Headley Construction was awarded a contract of $179,000 to remove the exterior of the Jones Building. Additional costs include a construction contingency of $21,000 and interior abatement allowance of $25,000, which brought the total approved by the commission to $225,000.
“We believe we’ll need some of those funds to do asbestos abatement in the interior of the building, and possibly other environmental issues that we may have to address,” Cooper said.
Mayor Gene Hobgood said Wednesday the development of the former general store, which later housed the county’s administrative offices, might just give downtown Canton the boost it needs.

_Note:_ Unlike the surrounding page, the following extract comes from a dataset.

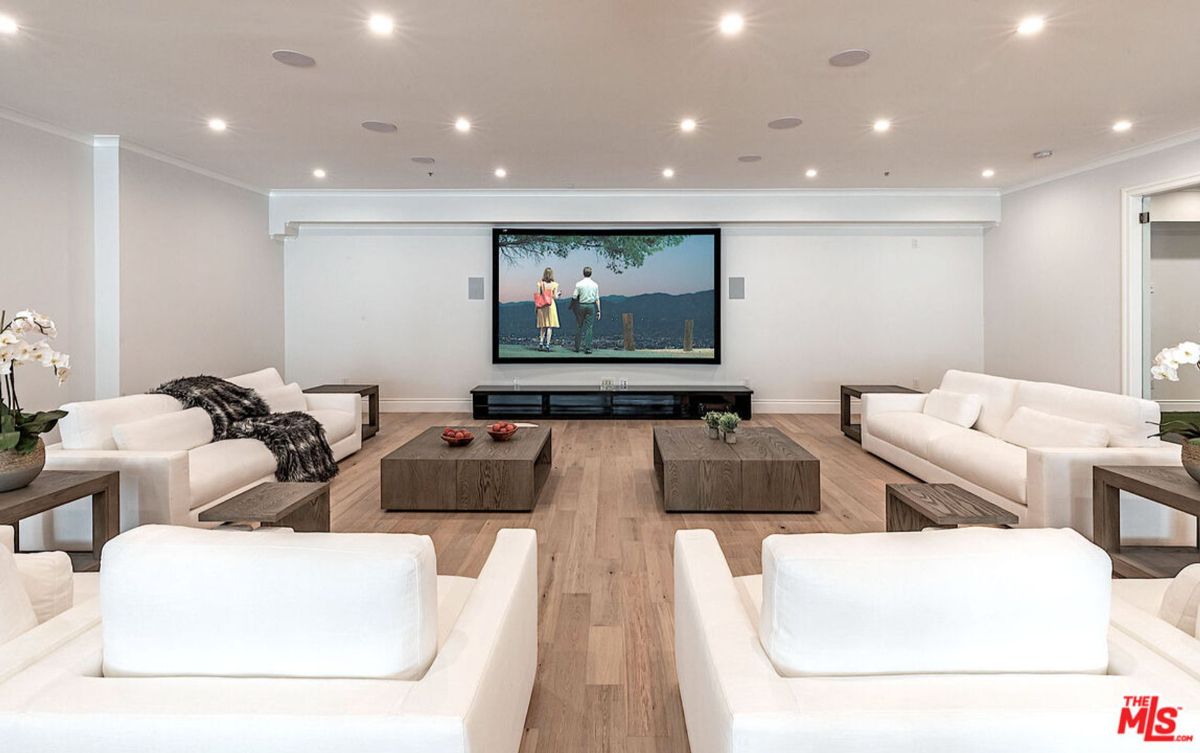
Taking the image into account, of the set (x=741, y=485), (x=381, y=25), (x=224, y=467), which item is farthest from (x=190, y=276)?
(x=741, y=485)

“That will, in my opinion, do as much for the city of Canton as anything has in quite a long time,” he said. “It’s going to
really be a plus for
The historic building was purchased by the county from the Jones family in the mid-1980s, and was most recently used as a county administrative building until the county moved to its new location on Bluffs Parkway in 2008.
A lifelong resident of the Canton area, Hobgood said downtown began to lose its former graces after Interstate 575 came to the city.
“When an interstate traverses through your county and your city, most of the time retail and outlets begin to flock toward it,” Hobgood said. “It’s been difficult to maintain downtown and keep it vibrant and moving forward.”
But he said the re-development of the Jones Building could help the city’s center get a bit more attention.
“We all ought to celebrate when the skin and facade starts coming off,” Hobgood said.